The simplest option might be to eliminate political advertising.  All of it.  Let candidates put themselves forward in public forums, give them plenty of space for debates, have the primaries, have more public debates.  Maybe give each of the major candidates their own half hour on PBS each week.  Give them newspaper columns in every daily paper.  Let them fill their web pages with a all the details of their campaign that they want.  Then vote.  I like the idea, but I'm scared of it, as well, not least of all because I can't square this thought with my interpretation of the first amendment.  

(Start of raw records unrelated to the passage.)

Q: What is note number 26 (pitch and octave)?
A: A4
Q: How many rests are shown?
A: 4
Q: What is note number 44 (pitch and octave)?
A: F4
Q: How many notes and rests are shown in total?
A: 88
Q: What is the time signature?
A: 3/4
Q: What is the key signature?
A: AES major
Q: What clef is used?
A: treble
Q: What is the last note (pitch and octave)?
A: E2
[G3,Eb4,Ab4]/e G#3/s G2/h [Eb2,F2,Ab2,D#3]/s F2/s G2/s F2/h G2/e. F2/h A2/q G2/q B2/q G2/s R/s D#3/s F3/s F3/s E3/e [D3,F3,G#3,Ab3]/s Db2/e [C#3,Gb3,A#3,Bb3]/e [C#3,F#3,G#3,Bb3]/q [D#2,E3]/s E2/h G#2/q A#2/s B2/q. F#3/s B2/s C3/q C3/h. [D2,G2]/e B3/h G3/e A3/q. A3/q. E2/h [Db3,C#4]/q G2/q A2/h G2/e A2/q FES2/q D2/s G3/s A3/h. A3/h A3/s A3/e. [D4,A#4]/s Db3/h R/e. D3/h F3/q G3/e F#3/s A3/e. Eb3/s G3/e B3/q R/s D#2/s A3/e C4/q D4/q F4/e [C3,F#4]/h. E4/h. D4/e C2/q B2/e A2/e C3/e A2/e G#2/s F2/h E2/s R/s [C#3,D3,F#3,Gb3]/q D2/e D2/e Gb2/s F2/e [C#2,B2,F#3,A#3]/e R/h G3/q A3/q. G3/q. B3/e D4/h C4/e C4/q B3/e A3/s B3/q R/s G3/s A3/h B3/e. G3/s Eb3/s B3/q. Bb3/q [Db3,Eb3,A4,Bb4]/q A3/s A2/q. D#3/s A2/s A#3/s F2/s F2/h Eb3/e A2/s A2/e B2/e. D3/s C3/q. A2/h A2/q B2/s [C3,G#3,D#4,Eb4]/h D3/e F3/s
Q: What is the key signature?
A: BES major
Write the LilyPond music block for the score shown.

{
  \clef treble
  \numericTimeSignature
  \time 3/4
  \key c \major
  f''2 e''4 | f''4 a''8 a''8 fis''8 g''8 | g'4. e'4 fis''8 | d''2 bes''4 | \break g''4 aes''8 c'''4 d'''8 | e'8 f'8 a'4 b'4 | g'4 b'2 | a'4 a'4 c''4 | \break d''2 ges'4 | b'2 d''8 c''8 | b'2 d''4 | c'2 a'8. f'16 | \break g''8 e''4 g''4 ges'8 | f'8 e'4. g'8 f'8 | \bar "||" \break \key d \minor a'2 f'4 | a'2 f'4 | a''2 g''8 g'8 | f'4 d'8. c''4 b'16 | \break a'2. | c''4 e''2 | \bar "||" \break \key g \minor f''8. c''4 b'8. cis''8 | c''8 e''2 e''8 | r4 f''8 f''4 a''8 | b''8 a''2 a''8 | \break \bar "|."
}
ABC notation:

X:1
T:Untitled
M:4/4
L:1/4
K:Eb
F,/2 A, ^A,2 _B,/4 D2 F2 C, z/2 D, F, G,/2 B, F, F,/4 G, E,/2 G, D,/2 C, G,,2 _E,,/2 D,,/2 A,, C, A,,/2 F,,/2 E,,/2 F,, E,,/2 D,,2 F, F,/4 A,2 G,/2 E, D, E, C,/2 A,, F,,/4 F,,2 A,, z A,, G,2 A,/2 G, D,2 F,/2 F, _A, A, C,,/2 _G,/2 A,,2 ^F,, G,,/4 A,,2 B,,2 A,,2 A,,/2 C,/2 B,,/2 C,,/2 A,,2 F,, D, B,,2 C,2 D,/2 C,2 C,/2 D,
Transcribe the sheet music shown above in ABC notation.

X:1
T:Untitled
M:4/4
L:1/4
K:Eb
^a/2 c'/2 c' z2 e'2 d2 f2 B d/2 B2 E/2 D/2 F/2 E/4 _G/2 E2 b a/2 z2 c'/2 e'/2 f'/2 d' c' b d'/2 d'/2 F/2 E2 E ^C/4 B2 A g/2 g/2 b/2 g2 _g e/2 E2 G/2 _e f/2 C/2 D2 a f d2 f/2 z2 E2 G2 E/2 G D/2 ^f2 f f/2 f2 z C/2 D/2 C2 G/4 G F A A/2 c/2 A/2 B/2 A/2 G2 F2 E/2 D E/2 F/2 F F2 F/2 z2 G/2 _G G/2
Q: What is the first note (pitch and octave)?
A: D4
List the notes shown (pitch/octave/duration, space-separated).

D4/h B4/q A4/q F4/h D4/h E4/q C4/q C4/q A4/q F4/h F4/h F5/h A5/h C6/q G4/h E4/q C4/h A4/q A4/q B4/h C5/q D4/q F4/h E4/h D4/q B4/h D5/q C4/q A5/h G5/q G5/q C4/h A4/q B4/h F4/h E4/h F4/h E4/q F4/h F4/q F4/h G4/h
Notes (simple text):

Another idea is one that's been broadly discussed, public financing.  Depending on the office and the state, public financing, or partial financing, is already in place, and the dire consequences predicted by those who have wanted corporations to have the sole role in determining who can have the dough have proven to be unfounded.  In some ways 100% public financing for all federal offices would probably end up looking quite a lot like the previous solution.  There would have to be more access to the media than any reasonable amount of tax dollars might buy.  In fact, I'd suggest that if you're anxious to sell this idea, sell it as a requirement that a broadcast license requires X number of hours of air time for each candidate.  That way, it can be done without running afoul of the "I'm not paying for them to put ads on TV" crowd.  You might even institute a "cap and trade" system, giving each candidate a chance to wrangle with other campaigns in selecting the best time and location for the ads.

Here's another idea, one that I've proposed before, but which last time I couched in allusions that managed to offend even folks who might otherwise have supported the idea.  The idea is this: let candidates campaign through charity.  Candidates can raise all the funds they want, but instead of spending fifty or a hundred thousand dollars on a television ad, let a candidate give that same money to a charitable organization. Candidates will get publicity through these charitable acts, demonstrate their positions in their choices, and hey, the charities get some funding.  If candidates want to make a speech as they hand over the check, let them.  The best thing about this idea is that it can be done through phases.  Start out with a requirement that 10% of all campaign funds be given to charity.  In 2006 alone, that would have meant about $300 million went into the bank for people who really need it, instead being turned into electronic attacks.  Worried that candidates might give to charities that reinforce their own ideas?  Let them.  Heck, let them race to give away more money than required.  I'll cheer, and so will the people waiting at badly under-funded charities.  Turn the two candidates into charitable fundraisers-in-chief of their parties and the moral voice for their positions.  Let them turn their gifts of leadership and charisma into a means of providing for those in need.  Maybe they won't agree on who needs the money the most.  Good, because I don't expect them to.

Even if it's not a requirement for 2008, let's make it an expectation.  Let's challenge every candidate to spend 10% of their funds on charitable giving rather than advertising.  

In another hour, I'm going to shower and drag myself to the front lines.  Footsore and nursing a migraine, I'll be back out there knocking on doors and handing out material.  

But I'd very much appreciate any ideas on how we can end this system.